▶ _To be done_:
1 > In the pizza-knife thread below, rewrite the paragraph starting "For pizza I have a 10" cheap stainless slicer" as a short list. Keep its main facts.
2 > According to the pizza-knife thread, what length of chef knife did mike9 say they once used to cut all their pizzas?
3 > Retype the passage of the pizza-knife thread that begins at the words "Yes, I was." and stops after "vintage carbon Sheffield.".

# chef knife to cut pizza



## bobtheman (Apr 13, 2015)

I cooked a homemade pizza today - made the dough, shredded the cheese, etc.  It was awesome.

My problem and question is - my pizza cutter broke so I used my tojiro dp chef knife to cut the pizza into slices. I know this isnt its intended use and I will replace the pizza cutter but should I be concerned about the heat of the pizza causing damage to the knife and the steel? 

Anyone have any suggestions for a good pizza cutter?


----------



## brianshaw (Dec 18, 2010)

Heat won't be the problem. Lack of length may be, though. Roller cutter or a 12 - 14" chef knife works good


----------



## mike9 (Jul 13, 2012)

No problemo - we used a 12" chef to cut pizzas exclusively back in the day.  It's faster than a cutter too and when you're cranking out 150 pies a night every little bit helps.


----------



## brianshaw (Dec 18, 2010)

If using a blade knife it is better to have one that rocks than a flat blade.


----------



## foody518 (Aug 6, 2015)

Just be careful to not accidentally twist the blade when trying to get through the crust. Depending on how you do this and your Tojiro's existing edge qualities, you may accelerate the next sharpening it needs.


----------



## Iceman (Jan 4, 2011)

Are you really serious in thinking that the heat of a pizza will hurt your chef's knife?


----------



## bobtheman (Apr 13, 2015)

IceMan said:


> Are you really serious in thinking that the heat of a pizza will hurt your chef's knife?


Yes, I was. Being overly cautious I guess.


----------



## bobtheman (Apr 13, 2015)

Benuser said:


> Heat will be a problem if you have a very long contact above 200C, say a few hours or so. I cut my pizza with a highly convexed vintage carbon Sheffield.


Interesting. Yeah I baked my pizza at around 430 so when it came out it was very hot. I let it sit for a minute or so before cutting it.


----------



## brianshaw (Dec 18, 2010)

bobtheman said:


> Interesting. Yeah I baked my pizza at around 430 so when it came out it was very hot. I let it sit for a minute or so before cutting it.


Benuser's tongue was in his/her cheek. I hope yours was also


----------



## rick alan (Nov 15, 2012)

For pizza I have a 10" cheap stainless slicer that is very thin at the edge and sharpened to a 60deg inclusive angle. Goes thru the hardest crust easy and no problem cutting on a metal baking pan with it if I'm too lazy to transfer to the cutting board.  I only did that once because I like a keen edge on all my knives, even if they don't need it.


----------

▶ _Dataset section_:

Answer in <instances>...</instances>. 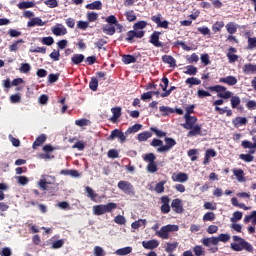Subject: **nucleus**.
<instances>
[{"label": "nucleus", "mask_w": 256, "mask_h": 256, "mask_svg": "<svg viewBox=\"0 0 256 256\" xmlns=\"http://www.w3.org/2000/svg\"><path fill=\"white\" fill-rule=\"evenodd\" d=\"M232 239L234 242L231 243L230 247L233 251H243V249L249 252L253 251V246L249 244V242L245 241V239L239 236H233Z\"/></svg>", "instance_id": "f257e3e1"}, {"label": "nucleus", "mask_w": 256, "mask_h": 256, "mask_svg": "<svg viewBox=\"0 0 256 256\" xmlns=\"http://www.w3.org/2000/svg\"><path fill=\"white\" fill-rule=\"evenodd\" d=\"M117 209V203L115 202H110L107 204H100V205H95L92 208V211L95 215H105V213H113Z\"/></svg>", "instance_id": "f03ea898"}, {"label": "nucleus", "mask_w": 256, "mask_h": 256, "mask_svg": "<svg viewBox=\"0 0 256 256\" xmlns=\"http://www.w3.org/2000/svg\"><path fill=\"white\" fill-rule=\"evenodd\" d=\"M209 91L217 93V97L221 99H231L233 97V92L227 90V87L221 85H215L208 87Z\"/></svg>", "instance_id": "7ed1b4c3"}, {"label": "nucleus", "mask_w": 256, "mask_h": 256, "mask_svg": "<svg viewBox=\"0 0 256 256\" xmlns=\"http://www.w3.org/2000/svg\"><path fill=\"white\" fill-rule=\"evenodd\" d=\"M177 231H179L178 225L168 224L162 226L160 230L156 232V235L160 237V239H169V233H175Z\"/></svg>", "instance_id": "20e7f679"}, {"label": "nucleus", "mask_w": 256, "mask_h": 256, "mask_svg": "<svg viewBox=\"0 0 256 256\" xmlns=\"http://www.w3.org/2000/svg\"><path fill=\"white\" fill-rule=\"evenodd\" d=\"M53 183H55V176L42 175L41 179L38 181V187H40L42 191H47V185H53Z\"/></svg>", "instance_id": "39448f33"}, {"label": "nucleus", "mask_w": 256, "mask_h": 256, "mask_svg": "<svg viewBox=\"0 0 256 256\" xmlns=\"http://www.w3.org/2000/svg\"><path fill=\"white\" fill-rule=\"evenodd\" d=\"M166 145L157 148L158 153H167V151H171L175 145H177V142L173 138H165Z\"/></svg>", "instance_id": "423d86ee"}, {"label": "nucleus", "mask_w": 256, "mask_h": 256, "mask_svg": "<svg viewBox=\"0 0 256 256\" xmlns=\"http://www.w3.org/2000/svg\"><path fill=\"white\" fill-rule=\"evenodd\" d=\"M117 187L120 189V191L126 193V195H131V193H133V185L130 182L120 181L118 182Z\"/></svg>", "instance_id": "0eeeda50"}, {"label": "nucleus", "mask_w": 256, "mask_h": 256, "mask_svg": "<svg viewBox=\"0 0 256 256\" xmlns=\"http://www.w3.org/2000/svg\"><path fill=\"white\" fill-rule=\"evenodd\" d=\"M184 119L186 120V123L182 124V127L187 130H191L197 123V117L191 116L189 114L184 115Z\"/></svg>", "instance_id": "6e6552de"}, {"label": "nucleus", "mask_w": 256, "mask_h": 256, "mask_svg": "<svg viewBox=\"0 0 256 256\" xmlns=\"http://www.w3.org/2000/svg\"><path fill=\"white\" fill-rule=\"evenodd\" d=\"M51 32L56 37H63V35H67V28L63 26V24H56L54 27L51 28Z\"/></svg>", "instance_id": "1a4fd4ad"}, {"label": "nucleus", "mask_w": 256, "mask_h": 256, "mask_svg": "<svg viewBox=\"0 0 256 256\" xmlns=\"http://www.w3.org/2000/svg\"><path fill=\"white\" fill-rule=\"evenodd\" d=\"M172 181H174V183H185V182L189 181V175H187V173H183V172L173 173Z\"/></svg>", "instance_id": "9d476101"}, {"label": "nucleus", "mask_w": 256, "mask_h": 256, "mask_svg": "<svg viewBox=\"0 0 256 256\" xmlns=\"http://www.w3.org/2000/svg\"><path fill=\"white\" fill-rule=\"evenodd\" d=\"M119 139L120 143H125V141L127 140V134L121 132L118 129H115L114 131H112L111 135H110V139Z\"/></svg>", "instance_id": "9b49d317"}, {"label": "nucleus", "mask_w": 256, "mask_h": 256, "mask_svg": "<svg viewBox=\"0 0 256 256\" xmlns=\"http://www.w3.org/2000/svg\"><path fill=\"white\" fill-rule=\"evenodd\" d=\"M161 35V32L155 31L151 36H150V43L154 45V47H163V43L159 41V36Z\"/></svg>", "instance_id": "f8f14e48"}, {"label": "nucleus", "mask_w": 256, "mask_h": 256, "mask_svg": "<svg viewBox=\"0 0 256 256\" xmlns=\"http://www.w3.org/2000/svg\"><path fill=\"white\" fill-rule=\"evenodd\" d=\"M219 83H224L225 85H229L233 87V85H237V77L235 76H227L219 79Z\"/></svg>", "instance_id": "ddd939ff"}, {"label": "nucleus", "mask_w": 256, "mask_h": 256, "mask_svg": "<svg viewBox=\"0 0 256 256\" xmlns=\"http://www.w3.org/2000/svg\"><path fill=\"white\" fill-rule=\"evenodd\" d=\"M171 207L174 209L175 213H183V201H181V199H174Z\"/></svg>", "instance_id": "4468645a"}, {"label": "nucleus", "mask_w": 256, "mask_h": 256, "mask_svg": "<svg viewBox=\"0 0 256 256\" xmlns=\"http://www.w3.org/2000/svg\"><path fill=\"white\" fill-rule=\"evenodd\" d=\"M142 247H144V249H150V250L157 249V247H159V241L157 240L143 241Z\"/></svg>", "instance_id": "2eb2a0df"}, {"label": "nucleus", "mask_w": 256, "mask_h": 256, "mask_svg": "<svg viewBox=\"0 0 256 256\" xmlns=\"http://www.w3.org/2000/svg\"><path fill=\"white\" fill-rule=\"evenodd\" d=\"M43 25H45V22L39 18V17H35L32 18L30 21H28L27 26L28 27H43Z\"/></svg>", "instance_id": "dca6fc26"}, {"label": "nucleus", "mask_w": 256, "mask_h": 256, "mask_svg": "<svg viewBox=\"0 0 256 256\" xmlns=\"http://www.w3.org/2000/svg\"><path fill=\"white\" fill-rule=\"evenodd\" d=\"M211 157H217V152L213 149H207L205 152L203 165H209V159H211Z\"/></svg>", "instance_id": "f3484780"}, {"label": "nucleus", "mask_w": 256, "mask_h": 256, "mask_svg": "<svg viewBox=\"0 0 256 256\" xmlns=\"http://www.w3.org/2000/svg\"><path fill=\"white\" fill-rule=\"evenodd\" d=\"M232 171L239 183H245V173L242 169H233Z\"/></svg>", "instance_id": "a211bd4d"}, {"label": "nucleus", "mask_w": 256, "mask_h": 256, "mask_svg": "<svg viewBox=\"0 0 256 256\" xmlns=\"http://www.w3.org/2000/svg\"><path fill=\"white\" fill-rule=\"evenodd\" d=\"M239 25H237L235 22H229L228 24L225 25L227 33L229 35H234V33H237Z\"/></svg>", "instance_id": "6ab92c4d"}, {"label": "nucleus", "mask_w": 256, "mask_h": 256, "mask_svg": "<svg viewBox=\"0 0 256 256\" xmlns=\"http://www.w3.org/2000/svg\"><path fill=\"white\" fill-rule=\"evenodd\" d=\"M147 226V219H138L134 222H132L131 227L132 229H139L141 227Z\"/></svg>", "instance_id": "aec40b11"}, {"label": "nucleus", "mask_w": 256, "mask_h": 256, "mask_svg": "<svg viewBox=\"0 0 256 256\" xmlns=\"http://www.w3.org/2000/svg\"><path fill=\"white\" fill-rule=\"evenodd\" d=\"M197 135H201V126L194 125L187 134V137H197Z\"/></svg>", "instance_id": "412c9836"}, {"label": "nucleus", "mask_w": 256, "mask_h": 256, "mask_svg": "<svg viewBox=\"0 0 256 256\" xmlns=\"http://www.w3.org/2000/svg\"><path fill=\"white\" fill-rule=\"evenodd\" d=\"M83 61H85V55L83 54H74L71 57V62L73 65H79L80 63H83Z\"/></svg>", "instance_id": "4be33fe9"}, {"label": "nucleus", "mask_w": 256, "mask_h": 256, "mask_svg": "<svg viewBox=\"0 0 256 256\" xmlns=\"http://www.w3.org/2000/svg\"><path fill=\"white\" fill-rule=\"evenodd\" d=\"M243 73H245L246 75L256 73V64H245L243 66Z\"/></svg>", "instance_id": "5701e85b"}, {"label": "nucleus", "mask_w": 256, "mask_h": 256, "mask_svg": "<svg viewBox=\"0 0 256 256\" xmlns=\"http://www.w3.org/2000/svg\"><path fill=\"white\" fill-rule=\"evenodd\" d=\"M103 33H105V35H115V26L111 25V24H106L103 26L102 28Z\"/></svg>", "instance_id": "b1692460"}, {"label": "nucleus", "mask_w": 256, "mask_h": 256, "mask_svg": "<svg viewBox=\"0 0 256 256\" xmlns=\"http://www.w3.org/2000/svg\"><path fill=\"white\" fill-rule=\"evenodd\" d=\"M202 243L205 245V247H210V245H218L217 237L203 238Z\"/></svg>", "instance_id": "393cba45"}, {"label": "nucleus", "mask_w": 256, "mask_h": 256, "mask_svg": "<svg viewBox=\"0 0 256 256\" xmlns=\"http://www.w3.org/2000/svg\"><path fill=\"white\" fill-rule=\"evenodd\" d=\"M102 7H103V3H101V1H94L86 5V9L97 10V11L101 10Z\"/></svg>", "instance_id": "a878e982"}, {"label": "nucleus", "mask_w": 256, "mask_h": 256, "mask_svg": "<svg viewBox=\"0 0 256 256\" xmlns=\"http://www.w3.org/2000/svg\"><path fill=\"white\" fill-rule=\"evenodd\" d=\"M132 251H133V248L131 246H127V247L116 250L115 254L124 256V255H129Z\"/></svg>", "instance_id": "bb28decb"}, {"label": "nucleus", "mask_w": 256, "mask_h": 256, "mask_svg": "<svg viewBox=\"0 0 256 256\" xmlns=\"http://www.w3.org/2000/svg\"><path fill=\"white\" fill-rule=\"evenodd\" d=\"M162 61L170 65V67H175L176 65V61L175 58H173V56L164 55L162 56Z\"/></svg>", "instance_id": "cd10ccee"}, {"label": "nucleus", "mask_w": 256, "mask_h": 256, "mask_svg": "<svg viewBox=\"0 0 256 256\" xmlns=\"http://www.w3.org/2000/svg\"><path fill=\"white\" fill-rule=\"evenodd\" d=\"M45 141H47V136L42 134L36 138L33 143V147H40V145H43Z\"/></svg>", "instance_id": "c85d7f7f"}, {"label": "nucleus", "mask_w": 256, "mask_h": 256, "mask_svg": "<svg viewBox=\"0 0 256 256\" xmlns=\"http://www.w3.org/2000/svg\"><path fill=\"white\" fill-rule=\"evenodd\" d=\"M234 127H241V125H245L247 123V118L245 117H236L232 121Z\"/></svg>", "instance_id": "c756f323"}, {"label": "nucleus", "mask_w": 256, "mask_h": 256, "mask_svg": "<svg viewBox=\"0 0 256 256\" xmlns=\"http://www.w3.org/2000/svg\"><path fill=\"white\" fill-rule=\"evenodd\" d=\"M111 112L113 113L111 121L113 123H115V121H117V119H119V117H121V108L120 107L112 108Z\"/></svg>", "instance_id": "7c9ffc66"}, {"label": "nucleus", "mask_w": 256, "mask_h": 256, "mask_svg": "<svg viewBox=\"0 0 256 256\" xmlns=\"http://www.w3.org/2000/svg\"><path fill=\"white\" fill-rule=\"evenodd\" d=\"M185 84L189 85V87H193V85H201V80L195 77H191L186 79Z\"/></svg>", "instance_id": "2f4dec72"}, {"label": "nucleus", "mask_w": 256, "mask_h": 256, "mask_svg": "<svg viewBox=\"0 0 256 256\" xmlns=\"http://www.w3.org/2000/svg\"><path fill=\"white\" fill-rule=\"evenodd\" d=\"M165 185H167V181H160L158 184H156L154 191L157 193H163L165 191Z\"/></svg>", "instance_id": "473e14b6"}, {"label": "nucleus", "mask_w": 256, "mask_h": 256, "mask_svg": "<svg viewBox=\"0 0 256 256\" xmlns=\"http://www.w3.org/2000/svg\"><path fill=\"white\" fill-rule=\"evenodd\" d=\"M231 107L232 109H237L241 105V98L239 96H231Z\"/></svg>", "instance_id": "72a5a7b5"}, {"label": "nucleus", "mask_w": 256, "mask_h": 256, "mask_svg": "<svg viewBox=\"0 0 256 256\" xmlns=\"http://www.w3.org/2000/svg\"><path fill=\"white\" fill-rule=\"evenodd\" d=\"M85 191L89 199H91L92 201H95V199H97V193H95V191L91 187L86 186Z\"/></svg>", "instance_id": "f704fd0d"}, {"label": "nucleus", "mask_w": 256, "mask_h": 256, "mask_svg": "<svg viewBox=\"0 0 256 256\" xmlns=\"http://www.w3.org/2000/svg\"><path fill=\"white\" fill-rule=\"evenodd\" d=\"M217 243H227L228 241L231 240V235L229 234H220L218 237H216Z\"/></svg>", "instance_id": "c9c22d12"}, {"label": "nucleus", "mask_w": 256, "mask_h": 256, "mask_svg": "<svg viewBox=\"0 0 256 256\" xmlns=\"http://www.w3.org/2000/svg\"><path fill=\"white\" fill-rule=\"evenodd\" d=\"M86 19H88L89 23H94V21L99 19V14H97V12H88Z\"/></svg>", "instance_id": "e433bc0d"}, {"label": "nucleus", "mask_w": 256, "mask_h": 256, "mask_svg": "<svg viewBox=\"0 0 256 256\" xmlns=\"http://www.w3.org/2000/svg\"><path fill=\"white\" fill-rule=\"evenodd\" d=\"M17 7L20 9H31V8L35 7V3L34 2H20L17 4Z\"/></svg>", "instance_id": "4c0bfd02"}, {"label": "nucleus", "mask_w": 256, "mask_h": 256, "mask_svg": "<svg viewBox=\"0 0 256 256\" xmlns=\"http://www.w3.org/2000/svg\"><path fill=\"white\" fill-rule=\"evenodd\" d=\"M223 27H225V22L217 21L216 23L213 24L212 31H214V33H218V31H221Z\"/></svg>", "instance_id": "58836bf2"}, {"label": "nucleus", "mask_w": 256, "mask_h": 256, "mask_svg": "<svg viewBox=\"0 0 256 256\" xmlns=\"http://www.w3.org/2000/svg\"><path fill=\"white\" fill-rule=\"evenodd\" d=\"M243 219V213L240 211H236L233 213V217L230 218L232 223H237V221H241Z\"/></svg>", "instance_id": "ea45409f"}, {"label": "nucleus", "mask_w": 256, "mask_h": 256, "mask_svg": "<svg viewBox=\"0 0 256 256\" xmlns=\"http://www.w3.org/2000/svg\"><path fill=\"white\" fill-rule=\"evenodd\" d=\"M185 75H197V67L193 65L186 66Z\"/></svg>", "instance_id": "a19ab883"}, {"label": "nucleus", "mask_w": 256, "mask_h": 256, "mask_svg": "<svg viewBox=\"0 0 256 256\" xmlns=\"http://www.w3.org/2000/svg\"><path fill=\"white\" fill-rule=\"evenodd\" d=\"M178 245L179 244L177 242L167 243L165 248L166 253H173V251L177 249Z\"/></svg>", "instance_id": "79ce46f5"}, {"label": "nucleus", "mask_w": 256, "mask_h": 256, "mask_svg": "<svg viewBox=\"0 0 256 256\" xmlns=\"http://www.w3.org/2000/svg\"><path fill=\"white\" fill-rule=\"evenodd\" d=\"M122 61L125 65H131V63H135L136 59L132 55H124Z\"/></svg>", "instance_id": "37998d69"}, {"label": "nucleus", "mask_w": 256, "mask_h": 256, "mask_svg": "<svg viewBox=\"0 0 256 256\" xmlns=\"http://www.w3.org/2000/svg\"><path fill=\"white\" fill-rule=\"evenodd\" d=\"M141 127H143L141 124H135L128 128L126 131V135H131V133H137V131H140Z\"/></svg>", "instance_id": "c03bdc74"}, {"label": "nucleus", "mask_w": 256, "mask_h": 256, "mask_svg": "<svg viewBox=\"0 0 256 256\" xmlns=\"http://www.w3.org/2000/svg\"><path fill=\"white\" fill-rule=\"evenodd\" d=\"M143 159L146 163H155V159H157V157H155V154L153 153H148V154H145L143 156Z\"/></svg>", "instance_id": "a18cd8bd"}, {"label": "nucleus", "mask_w": 256, "mask_h": 256, "mask_svg": "<svg viewBox=\"0 0 256 256\" xmlns=\"http://www.w3.org/2000/svg\"><path fill=\"white\" fill-rule=\"evenodd\" d=\"M159 111L163 113V115H171V113H175V110L173 108L167 107V106H161L159 108Z\"/></svg>", "instance_id": "49530a36"}, {"label": "nucleus", "mask_w": 256, "mask_h": 256, "mask_svg": "<svg viewBox=\"0 0 256 256\" xmlns=\"http://www.w3.org/2000/svg\"><path fill=\"white\" fill-rule=\"evenodd\" d=\"M126 19L129 22H133L137 20V16L135 15V12L133 10H129L125 13Z\"/></svg>", "instance_id": "de8ad7c7"}, {"label": "nucleus", "mask_w": 256, "mask_h": 256, "mask_svg": "<svg viewBox=\"0 0 256 256\" xmlns=\"http://www.w3.org/2000/svg\"><path fill=\"white\" fill-rule=\"evenodd\" d=\"M114 223H116L117 225H125V223H127V219H125V216L123 215H117L114 218Z\"/></svg>", "instance_id": "09e8293b"}, {"label": "nucleus", "mask_w": 256, "mask_h": 256, "mask_svg": "<svg viewBox=\"0 0 256 256\" xmlns=\"http://www.w3.org/2000/svg\"><path fill=\"white\" fill-rule=\"evenodd\" d=\"M93 254L95 256H105V250L101 246H95L93 249Z\"/></svg>", "instance_id": "8fccbe9b"}, {"label": "nucleus", "mask_w": 256, "mask_h": 256, "mask_svg": "<svg viewBox=\"0 0 256 256\" xmlns=\"http://www.w3.org/2000/svg\"><path fill=\"white\" fill-rule=\"evenodd\" d=\"M151 132H143L138 135V141H147V139H151Z\"/></svg>", "instance_id": "3c124183"}, {"label": "nucleus", "mask_w": 256, "mask_h": 256, "mask_svg": "<svg viewBox=\"0 0 256 256\" xmlns=\"http://www.w3.org/2000/svg\"><path fill=\"white\" fill-rule=\"evenodd\" d=\"M20 73H29L31 71V64L29 63H22L19 68Z\"/></svg>", "instance_id": "603ef678"}, {"label": "nucleus", "mask_w": 256, "mask_h": 256, "mask_svg": "<svg viewBox=\"0 0 256 256\" xmlns=\"http://www.w3.org/2000/svg\"><path fill=\"white\" fill-rule=\"evenodd\" d=\"M41 43H43V45L51 46L53 43H55V39H53L51 36L43 37Z\"/></svg>", "instance_id": "864d4df0"}, {"label": "nucleus", "mask_w": 256, "mask_h": 256, "mask_svg": "<svg viewBox=\"0 0 256 256\" xmlns=\"http://www.w3.org/2000/svg\"><path fill=\"white\" fill-rule=\"evenodd\" d=\"M89 87L92 91H97V87H99V80L97 78H92Z\"/></svg>", "instance_id": "5fc2aeb1"}, {"label": "nucleus", "mask_w": 256, "mask_h": 256, "mask_svg": "<svg viewBox=\"0 0 256 256\" xmlns=\"http://www.w3.org/2000/svg\"><path fill=\"white\" fill-rule=\"evenodd\" d=\"M239 157L242 159V161H245V163H251L254 159L251 154H240Z\"/></svg>", "instance_id": "6e6d98bb"}, {"label": "nucleus", "mask_w": 256, "mask_h": 256, "mask_svg": "<svg viewBox=\"0 0 256 256\" xmlns=\"http://www.w3.org/2000/svg\"><path fill=\"white\" fill-rule=\"evenodd\" d=\"M65 245V240L60 239L52 243V249H61Z\"/></svg>", "instance_id": "4d7b16f0"}, {"label": "nucleus", "mask_w": 256, "mask_h": 256, "mask_svg": "<svg viewBox=\"0 0 256 256\" xmlns=\"http://www.w3.org/2000/svg\"><path fill=\"white\" fill-rule=\"evenodd\" d=\"M197 97H199V99H205V97H211V93L200 89L197 91Z\"/></svg>", "instance_id": "13d9d810"}, {"label": "nucleus", "mask_w": 256, "mask_h": 256, "mask_svg": "<svg viewBox=\"0 0 256 256\" xmlns=\"http://www.w3.org/2000/svg\"><path fill=\"white\" fill-rule=\"evenodd\" d=\"M16 180L19 185H27V183H29V178H27V176H17Z\"/></svg>", "instance_id": "bf43d9fd"}, {"label": "nucleus", "mask_w": 256, "mask_h": 256, "mask_svg": "<svg viewBox=\"0 0 256 256\" xmlns=\"http://www.w3.org/2000/svg\"><path fill=\"white\" fill-rule=\"evenodd\" d=\"M203 221H215V213L207 212L203 216Z\"/></svg>", "instance_id": "052dcab7"}, {"label": "nucleus", "mask_w": 256, "mask_h": 256, "mask_svg": "<svg viewBox=\"0 0 256 256\" xmlns=\"http://www.w3.org/2000/svg\"><path fill=\"white\" fill-rule=\"evenodd\" d=\"M146 169L148 173H157V164L155 162L149 163Z\"/></svg>", "instance_id": "680f3d73"}, {"label": "nucleus", "mask_w": 256, "mask_h": 256, "mask_svg": "<svg viewBox=\"0 0 256 256\" xmlns=\"http://www.w3.org/2000/svg\"><path fill=\"white\" fill-rule=\"evenodd\" d=\"M50 59L53 61H59V59H61V53L58 50H53L50 54Z\"/></svg>", "instance_id": "e2e57ef3"}, {"label": "nucleus", "mask_w": 256, "mask_h": 256, "mask_svg": "<svg viewBox=\"0 0 256 256\" xmlns=\"http://www.w3.org/2000/svg\"><path fill=\"white\" fill-rule=\"evenodd\" d=\"M75 125H77V127H87V125H89V120L87 119L76 120Z\"/></svg>", "instance_id": "0e129e2a"}, {"label": "nucleus", "mask_w": 256, "mask_h": 256, "mask_svg": "<svg viewBox=\"0 0 256 256\" xmlns=\"http://www.w3.org/2000/svg\"><path fill=\"white\" fill-rule=\"evenodd\" d=\"M255 47H256V38L255 37H253V38H251V37H249L248 38V47H247V49H255Z\"/></svg>", "instance_id": "69168bd1"}, {"label": "nucleus", "mask_w": 256, "mask_h": 256, "mask_svg": "<svg viewBox=\"0 0 256 256\" xmlns=\"http://www.w3.org/2000/svg\"><path fill=\"white\" fill-rule=\"evenodd\" d=\"M134 29H145V27H147V22L146 21H139L136 24H134Z\"/></svg>", "instance_id": "338daca9"}, {"label": "nucleus", "mask_w": 256, "mask_h": 256, "mask_svg": "<svg viewBox=\"0 0 256 256\" xmlns=\"http://www.w3.org/2000/svg\"><path fill=\"white\" fill-rule=\"evenodd\" d=\"M193 251H194L196 256H202V255L205 254V251H203V247H201V246H195L193 248Z\"/></svg>", "instance_id": "774afa93"}]
</instances>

▶ _Full answers_:
1 >
- Uses a cheap 10" stainless slicer for pizza.
- The blade is very thin at the edge and sharpened to a 60-degree inclusive angle.
- It goes through the hardest crust easily.
- It can cut on a metal baking pan when the pizza isn't moved to a cutting board.
- The writer did that only once, because they like a keen edge on all their knives.

2 > A 12" chef knife.

3 >
Yes, I was. Being overly cautious I guess.


----------



## bobtheman (Apr 13, 2015)

Benuser said:


> Heat will be a problem if you have a very long contact above 200C, say a few hours or so. I cut my pizza with a highly convexed vintage carbon Sheffield.